__Assigned task__: Please reproduce the lines from the one containing "Territory and Ideology" through the end of the data below exactly as they stand, and omit all pictures.

Data excerpts:
──────

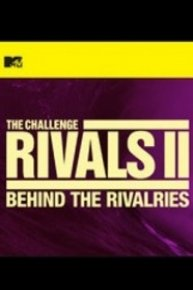 The Challenge: Rivals II - Behind the Rivalries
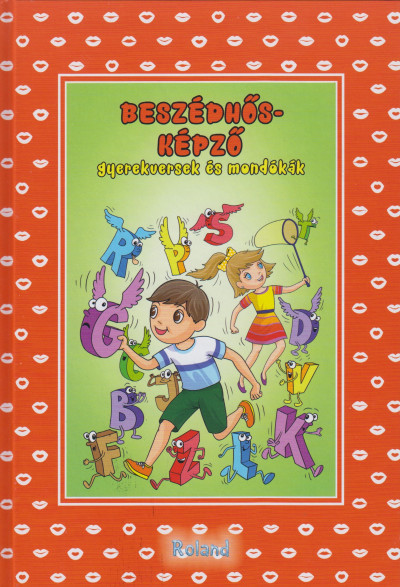 Kiss Gábor - Ruff-Kiss Ágnes - Gyerekversek és mondókák - Beszédhősképző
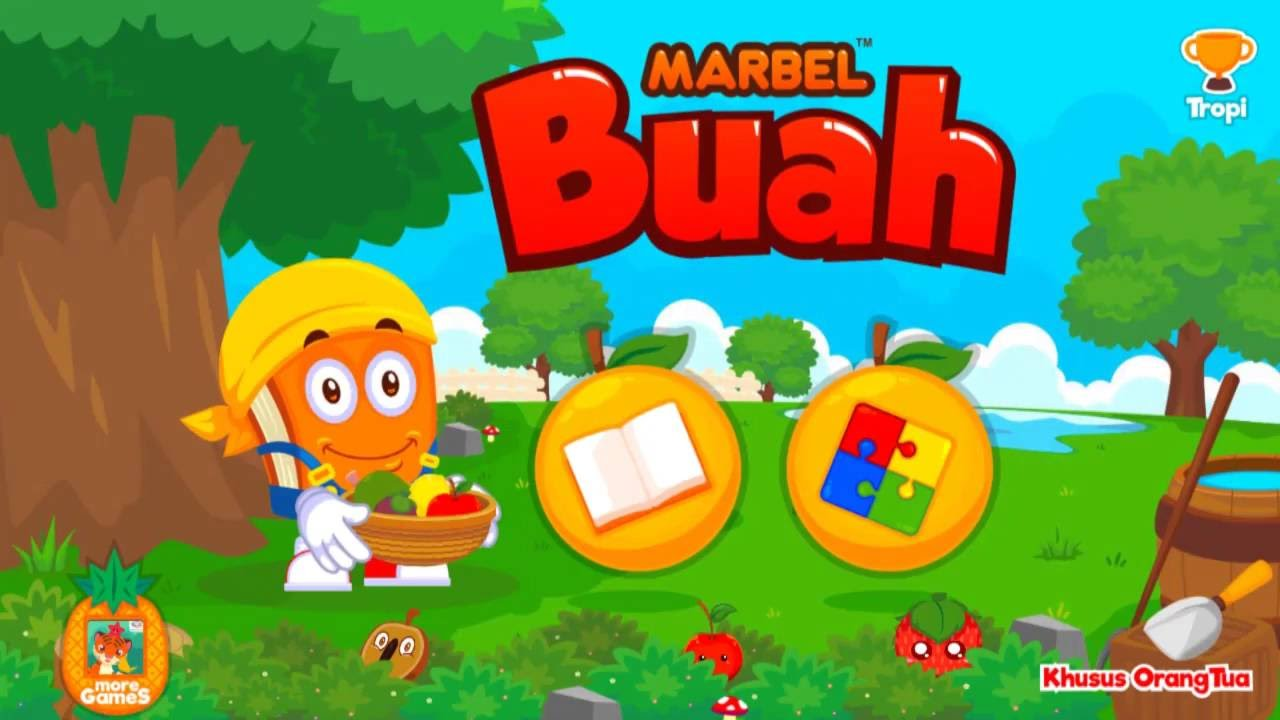 Marbel Buah Game Edukasi Anak Di Android Gratis  Google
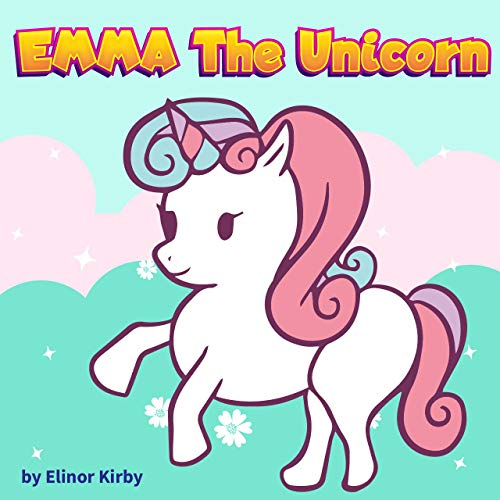 Emma The Unicorn: Emma want a Party | Unicorn Bedtime Story Book for kids age 2-6 years old | Gifts for girls (English Edition)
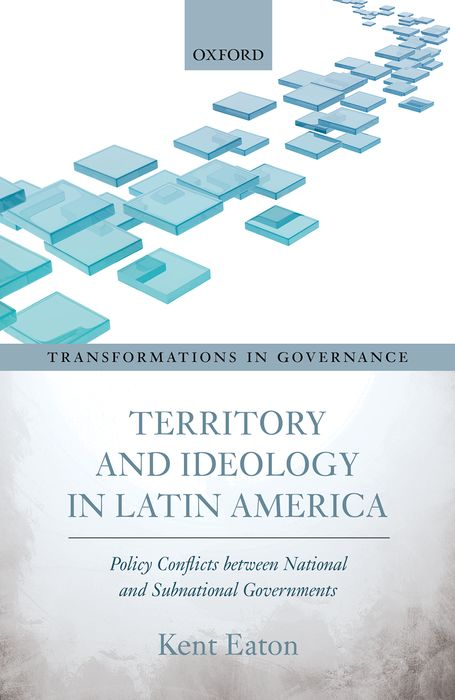 Territory and Ideology in Latin America democracy in america nce
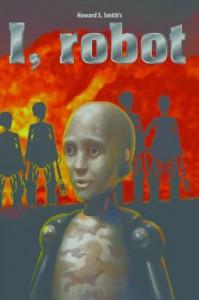I,robot (Howard S. Smith's I,robot) - Howard S. Smith, Kathy Harestad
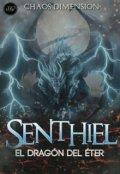 """Portada del libro """"Chaos Dimension: Senthiel, el dragón de éter"""""""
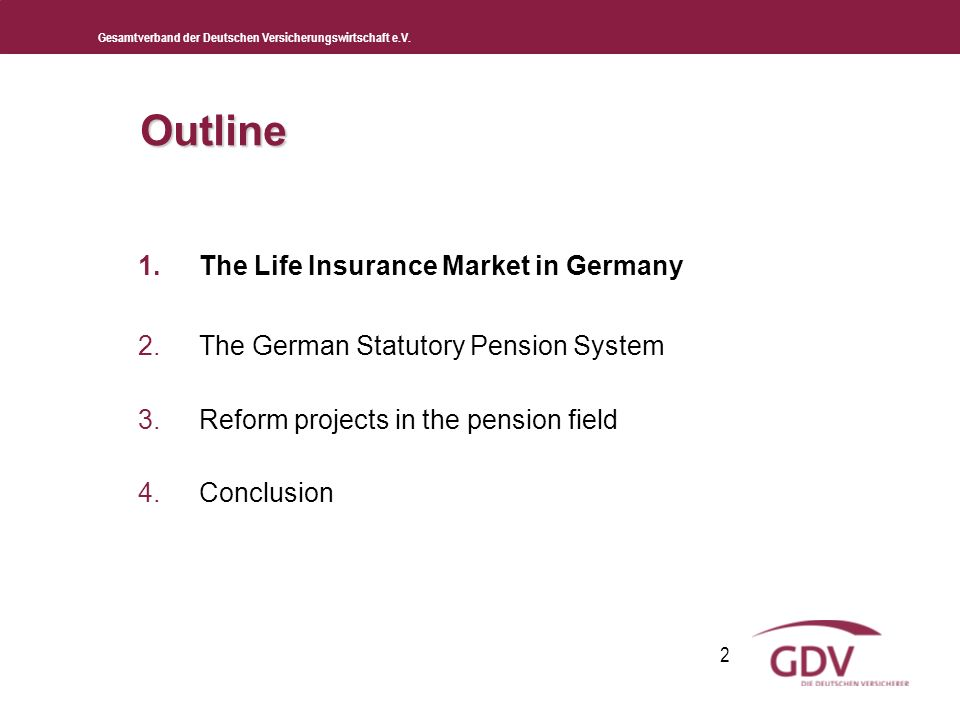 Gesamtverband der Deutschen Versicherungswirtschaft e.V. 2 Outline 1.The Life Insurance Market in Germany 2.The German Statutory Pension System 3.Refo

──────

__Exercise response__:
 Territory and Ideology in Latin America democracy in america nce
I,robot (Howard S. Smith's I,robot) - Howard S. Smith, Kathy Harestad
 """Portada del libro """"Chaos Dimension: Senthiel, el dragón de éter"""""""
 Gesamtverband der Deutschen Versicherungswirtschaft e.V. 2 Outline 1.The Life Insurance Market in Germany 2.The German Statutory Pension System 3.Refo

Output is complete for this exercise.